The price of gold is now just below the price it was at the beginning of the year. The price rose 5% (around $65 per ounce by mid-February) as global ETF holdings of gold declined and futures contracts on futures declined by 60% so far this year.
January’s historic price volatility was at the lowest level since 2000. While price volatility has risen, the expected 30-day volatility is now at its lowest level in more than 10 years. Both were below their average in the long run for more than two years, which is unusual. Last time the price volatility stayed below average for such a long time was throughout the 1990s.
However, volatility will not remain this low forever and can suddenly change. The decline in bond yields and the bullish gold price despite the strength of the dollar all make the safe haven metal more appealing to traders. The gains recorded by the stock markets caught the attention of investors, but there are many issues ranging from Brexit to the controversial US-EU trade talks that could increase economic uncertainty and, thus, further increase interest in gold.

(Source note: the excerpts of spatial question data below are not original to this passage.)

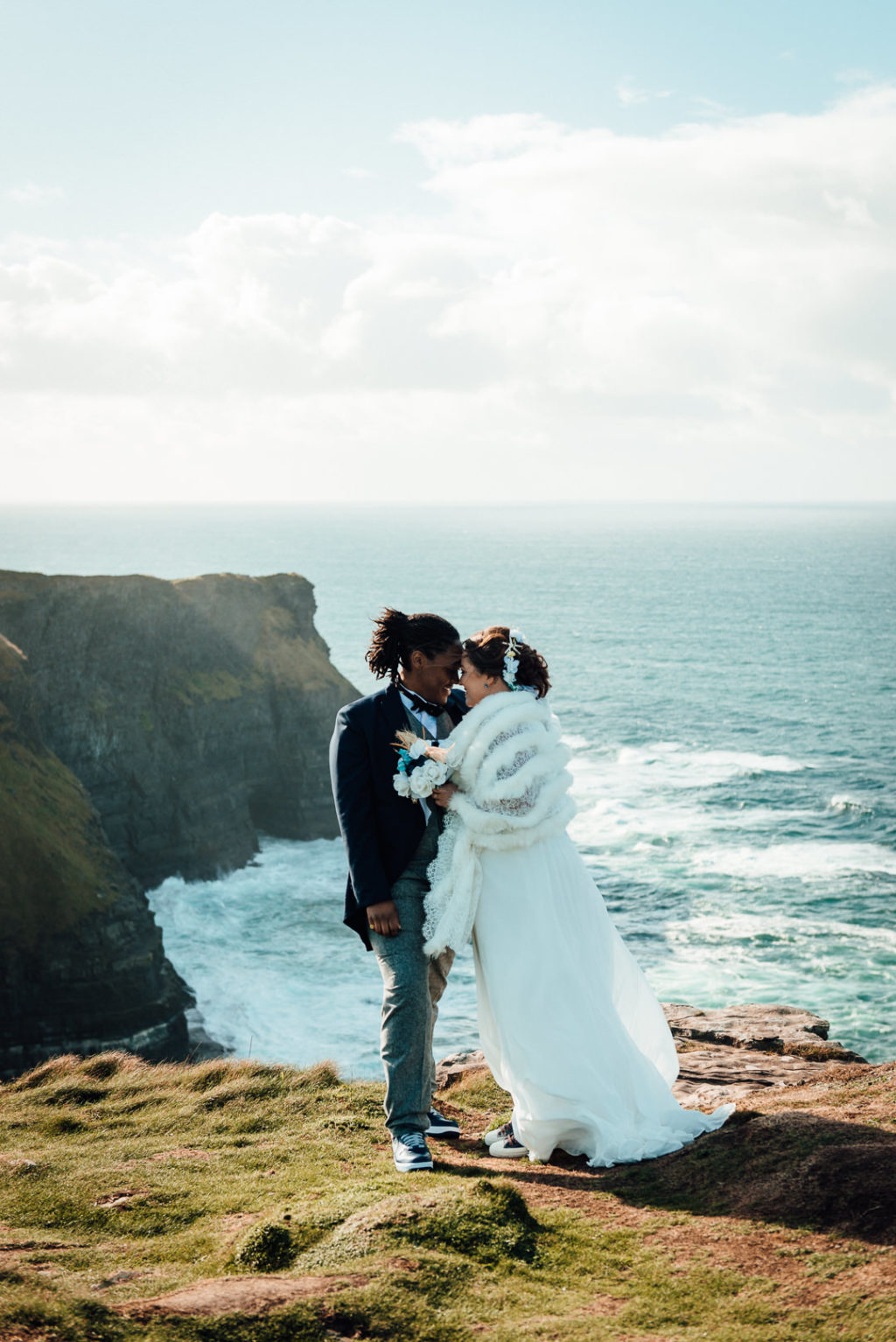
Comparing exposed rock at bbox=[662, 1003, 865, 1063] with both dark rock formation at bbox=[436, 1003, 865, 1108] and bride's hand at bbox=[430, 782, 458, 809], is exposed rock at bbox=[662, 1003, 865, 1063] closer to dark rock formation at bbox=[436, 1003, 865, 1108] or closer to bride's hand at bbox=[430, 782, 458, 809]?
dark rock formation at bbox=[436, 1003, 865, 1108]

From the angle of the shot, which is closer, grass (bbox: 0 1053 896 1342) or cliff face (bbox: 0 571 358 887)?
grass (bbox: 0 1053 896 1342)

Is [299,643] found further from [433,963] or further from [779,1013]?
[433,963]

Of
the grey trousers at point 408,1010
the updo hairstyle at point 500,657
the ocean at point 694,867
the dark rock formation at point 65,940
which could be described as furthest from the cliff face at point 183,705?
the updo hairstyle at point 500,657

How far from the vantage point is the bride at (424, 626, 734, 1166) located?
6602 mm

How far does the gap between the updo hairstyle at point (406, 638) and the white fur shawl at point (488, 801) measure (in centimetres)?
49

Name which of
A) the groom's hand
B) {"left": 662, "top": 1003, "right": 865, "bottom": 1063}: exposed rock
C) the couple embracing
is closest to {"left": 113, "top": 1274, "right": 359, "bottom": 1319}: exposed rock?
the couple embracing

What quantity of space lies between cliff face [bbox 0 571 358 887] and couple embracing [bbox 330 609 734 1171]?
2750 centimetres

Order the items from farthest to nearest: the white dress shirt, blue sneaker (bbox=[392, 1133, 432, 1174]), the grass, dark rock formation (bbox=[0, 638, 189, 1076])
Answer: dark rock formation (bbox=[0, 638, 189, 1076]) → the white dress shirt → blue sneaker (bbox=[392, 1133, 432, 1174]) → the grass

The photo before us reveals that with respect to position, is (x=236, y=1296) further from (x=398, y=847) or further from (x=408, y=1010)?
(x=398, y=847)

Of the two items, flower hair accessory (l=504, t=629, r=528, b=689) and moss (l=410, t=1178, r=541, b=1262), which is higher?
flower hair accessory (l=504, t=629, r=528, b=689)

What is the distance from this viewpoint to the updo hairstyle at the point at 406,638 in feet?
22.5

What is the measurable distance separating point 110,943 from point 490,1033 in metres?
23.9

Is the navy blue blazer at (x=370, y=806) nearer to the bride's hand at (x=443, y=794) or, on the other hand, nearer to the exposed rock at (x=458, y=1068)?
the bride's hand at (x=443, y=794)

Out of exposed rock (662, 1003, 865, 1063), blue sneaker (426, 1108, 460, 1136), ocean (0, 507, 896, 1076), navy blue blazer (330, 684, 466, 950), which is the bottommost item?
ocean (0, 507, 896, 1076)
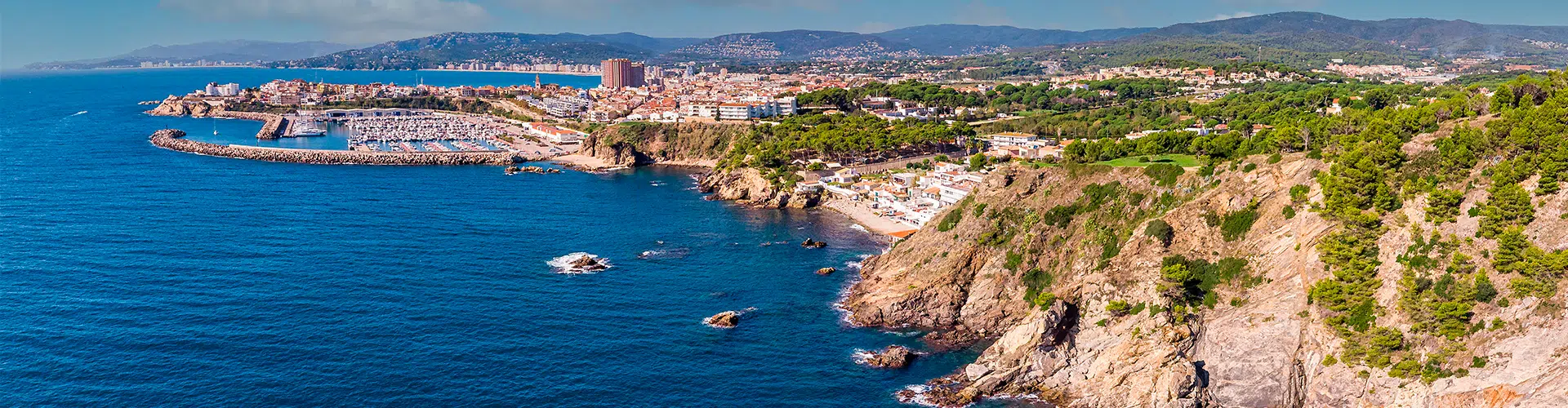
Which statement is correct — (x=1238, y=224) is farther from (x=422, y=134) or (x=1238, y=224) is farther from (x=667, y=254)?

Gold fell as stocks and the USD recorded gains. The dollar index reached 98 points, the highest level since May 2017 as the US economy continues to outperform the European economy. Strong results from US companies managed to lift the S&P index to a new all-time high, and many stocks have seen strong rebound this year. Gold was getting less attention and fell to its lowest level in the last four months at $1266 an ounce.
The price of gold recovered last weekend and the dollar index fell slightly despite the strength of US data in the first quarter, especially the powerful Q1 GDP data.
The silver market was in a small deficit in 2018, with demand rising by 4% and supply down 2% according to the 2019 World Silver Survey. However, the silver price was weak in 2018, down 8.6% on the year, compared to just a 1.6% drop in the price of gold.